1

I wanted to make a reader which reads configuration files similar to INI files for mswin. It is for exercise to teach myself using a lexer/parser generator which I made. The grammar is:

%lexer
HEADER ::= "\\[[0-9a-zA-Z]+\\]"
TRUE ::= "yes|true"
FALSE ::= "no|false"
ASSIGN ::= "="
OPTION_NAME ::= "[a-zA-Z][0-9a-zA-Z]*"
INT ::= "[0-9]+"
STRING ::= "\"(\\\"|[^\"])*\""
CODE ::= "<{(.*)}>"
BLANK ::= "[ \t\f]+" :ignore
COMMENT ::= "#[^\n\r]*(\r|\n)?" :ignore
NEWLINE ::= "\r|\n"
%parser
Options ::= OptionGroup Options | OptionGroup | @epsilon@
OptionGroup ::= HEADER NEWLINE OptionsList 
OptionsList ::= Option NEWLINE OptionsList | Option 
Option ::= OPTION_NAME ASSIGN OptionValue
OptionValue ::= TRUE | FALSE | INT | STRING | CODE 

The problem lies in the @epsilon@ production. I added it because I want my reader to accept also empty files. But I'm getting conflicts when 'OptionsList' or 'OptionGroup' contains an epsilon production. I tried rearrange elements in productions, but I'm only getting conflicts (r/r or s/r, depending of what I did), unless I remove the epsilon completely from my grammar. It removes the problem, but...in my logic one of 'OptionsList' or 'OptionGroup' should contain an epsilon, otherwise my goal to accepting empty files is not met.

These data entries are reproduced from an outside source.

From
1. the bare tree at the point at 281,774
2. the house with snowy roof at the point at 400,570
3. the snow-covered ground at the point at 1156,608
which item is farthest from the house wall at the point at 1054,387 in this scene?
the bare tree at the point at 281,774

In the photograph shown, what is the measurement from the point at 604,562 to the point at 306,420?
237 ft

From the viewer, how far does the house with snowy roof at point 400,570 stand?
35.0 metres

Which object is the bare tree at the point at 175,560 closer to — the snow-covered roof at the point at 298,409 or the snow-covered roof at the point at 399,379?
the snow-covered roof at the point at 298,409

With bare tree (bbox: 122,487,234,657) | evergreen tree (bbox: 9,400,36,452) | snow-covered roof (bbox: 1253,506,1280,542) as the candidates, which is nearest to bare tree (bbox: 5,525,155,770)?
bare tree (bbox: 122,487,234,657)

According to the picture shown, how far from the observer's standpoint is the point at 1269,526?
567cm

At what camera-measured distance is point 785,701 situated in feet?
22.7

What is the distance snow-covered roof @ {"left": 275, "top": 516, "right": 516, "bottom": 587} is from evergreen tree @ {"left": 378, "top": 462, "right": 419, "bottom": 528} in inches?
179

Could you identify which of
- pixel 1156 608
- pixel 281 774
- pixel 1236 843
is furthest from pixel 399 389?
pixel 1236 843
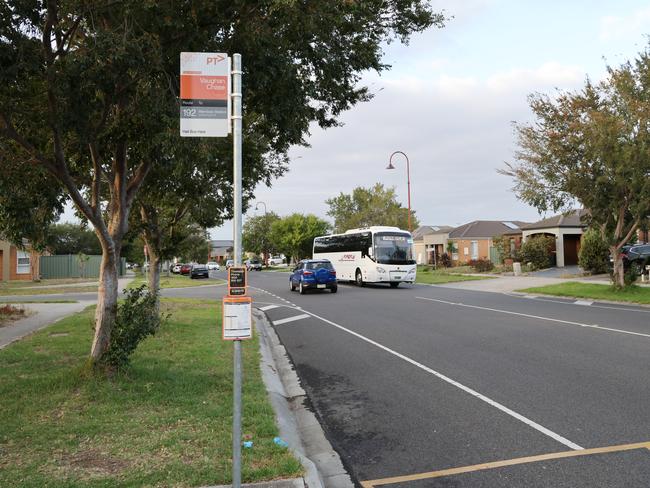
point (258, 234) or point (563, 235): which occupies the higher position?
point (258, 234)

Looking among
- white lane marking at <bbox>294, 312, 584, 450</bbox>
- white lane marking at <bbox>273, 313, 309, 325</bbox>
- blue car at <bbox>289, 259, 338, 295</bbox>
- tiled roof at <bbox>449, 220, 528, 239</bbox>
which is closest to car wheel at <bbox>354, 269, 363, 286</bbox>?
blue car at <bbox>289, 259, 338, 295</bbox>

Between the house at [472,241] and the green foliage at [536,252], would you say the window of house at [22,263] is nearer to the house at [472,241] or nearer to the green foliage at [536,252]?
the house at [472,241]

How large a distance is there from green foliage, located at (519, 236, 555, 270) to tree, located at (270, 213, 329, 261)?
37136mm

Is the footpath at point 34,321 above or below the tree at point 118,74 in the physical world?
below

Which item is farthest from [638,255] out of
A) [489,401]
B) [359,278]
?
[489,401]

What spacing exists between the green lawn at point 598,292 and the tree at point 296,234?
163 ft

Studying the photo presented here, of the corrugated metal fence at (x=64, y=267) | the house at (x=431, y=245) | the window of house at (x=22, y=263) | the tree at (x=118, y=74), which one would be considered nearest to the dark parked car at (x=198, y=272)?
the corrugated metal fence at (x=64, y=267)

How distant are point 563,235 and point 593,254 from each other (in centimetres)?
1052

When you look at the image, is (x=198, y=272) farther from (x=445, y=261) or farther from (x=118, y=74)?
(x=118, y=74)

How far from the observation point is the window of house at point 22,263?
44.4 meters

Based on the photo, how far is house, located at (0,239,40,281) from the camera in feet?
140

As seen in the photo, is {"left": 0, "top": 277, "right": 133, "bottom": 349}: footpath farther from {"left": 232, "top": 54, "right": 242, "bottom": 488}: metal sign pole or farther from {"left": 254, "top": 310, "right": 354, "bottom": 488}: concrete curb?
{"left": 232, "top": 54, "right": 242, "bottom": 488}: metal sign pole

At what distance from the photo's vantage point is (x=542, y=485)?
4070 mm

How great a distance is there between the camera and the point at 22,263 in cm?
4488
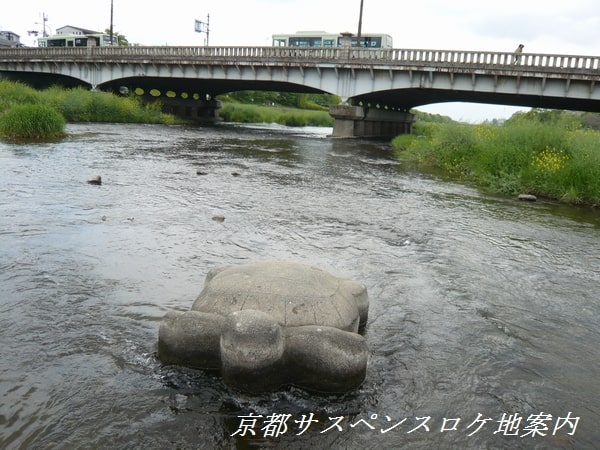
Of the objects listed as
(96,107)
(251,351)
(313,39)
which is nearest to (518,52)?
(96,107)

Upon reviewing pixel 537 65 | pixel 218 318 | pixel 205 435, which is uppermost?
pixel 537 65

My parser generator uses LR(1) method, so I thought I can use epsilon productions in my grammar. It seems I'm good at writing generators, but not in constructing error-less grammars :(.

Should I forget about epsilons? Or is my grammar accepting empty inputs even when there is no epsilon production?

Felix.leg
  • 622
  • 1
  • 4
  • 13

1 Answers1

2

Your Options production allows an Options to be a sequence of OptionGroups, starting with either an empty list or a list consisting of a single element. That's obviously ambiguous, because a list of exactly one OptionGroup could be:

  • The base case OptionGroup
  • The base case @epsilon@ with the addition of an OptionGroup.

In short, instead of

Options ::= OptionGroup Options | OptionGroup | @epsilon@

you need

Options ::= OptionGroup Options | @epsilon@

which matches exactly the same set of sentences, but unambiguously.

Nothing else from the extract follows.